Private Hopper had his M36 carefully slung over his back. He carried another example of the local flora in his right hand, a long, segmented pole with a complicated bit of kit lashed to one end. In his left hand, he held a string of fish. Or something close enough to fish to make for an excellent mess, anyway.
“Let’s see them, let’s see them,” came a gravelly voice from the dugout that served as the squad’s gear depot, communications bunker, and sometime gambling hall. Robbit, as unkempt as ever, hustled down the hill toward Hopper, rubbing his fleshy hands together in anticipation. “Did you check their pouches for eggs this time? Those are fiendish difficult to get out without splitting, and if they split…”
“If they split it spoils the flesh, yes, Robbit, I know. I released any I caught that were laying,” said Hopper, handing over the string of xenos fish.
Standing side by side as they were, Trilby observed for the thousandth time what an unlikely pair the two troopers made, for all that they were as close as any two Guardsmen in the regiment. Hopper was well over two meters tall, achingly thin, skin as dark as a Columbia midnight, and well turned out in his camouflage. Robbit, on the other hand, barely topped 165 centimeters, was bulging out of his filthy uniform, and had a complexion he insisted on calling “a healthy pink.” Soldiers in some of the other regimental squads had been heard to use unflattering nicknames related to swine for Robbit, but never in Hopper’s hearing.
None of his squadmates would dream of so insulting Robbit either, but not because they feared Hopper’s wrath. No, not only were they used to him and his ways, but if he was insulted, he might not share what he cooked.
Those other troopers from the squad not detailed to positions along the wall were gathering to see what Hopper had caught down in the forest when Banksie cocked her head to one side and put her hand on Trilby’s arm. “Better get Robbit to ice down those fish, Sarge,” she said, “Sounds like the boys back at Division have decided to wake up the dominates.”
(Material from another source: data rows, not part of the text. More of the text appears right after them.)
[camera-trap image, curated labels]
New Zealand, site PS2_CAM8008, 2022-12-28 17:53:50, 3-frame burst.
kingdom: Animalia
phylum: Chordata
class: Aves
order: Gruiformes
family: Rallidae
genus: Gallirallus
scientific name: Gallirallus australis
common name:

“**** it,” Trilby growled, though he heard nothing. He was as used to Banksie’s preternatural hearing as he was to Robbit’s lackluster shooting. “Echo Squad! Form up on the firestep, people, we got an unscheduled artillery barrage dropping!” He slapped Robbit on the back as hustled past the rotund cook. “Stow those for later and find your lasgun, it’s time to play soldier!”
There was a low, crumping noise and the ground shook briefly. Flashes of light began to appear in the southern sky. The atmosphere overhead was cloudless, though, for this was manmade thunder and lightning. The thunder and lightning of war.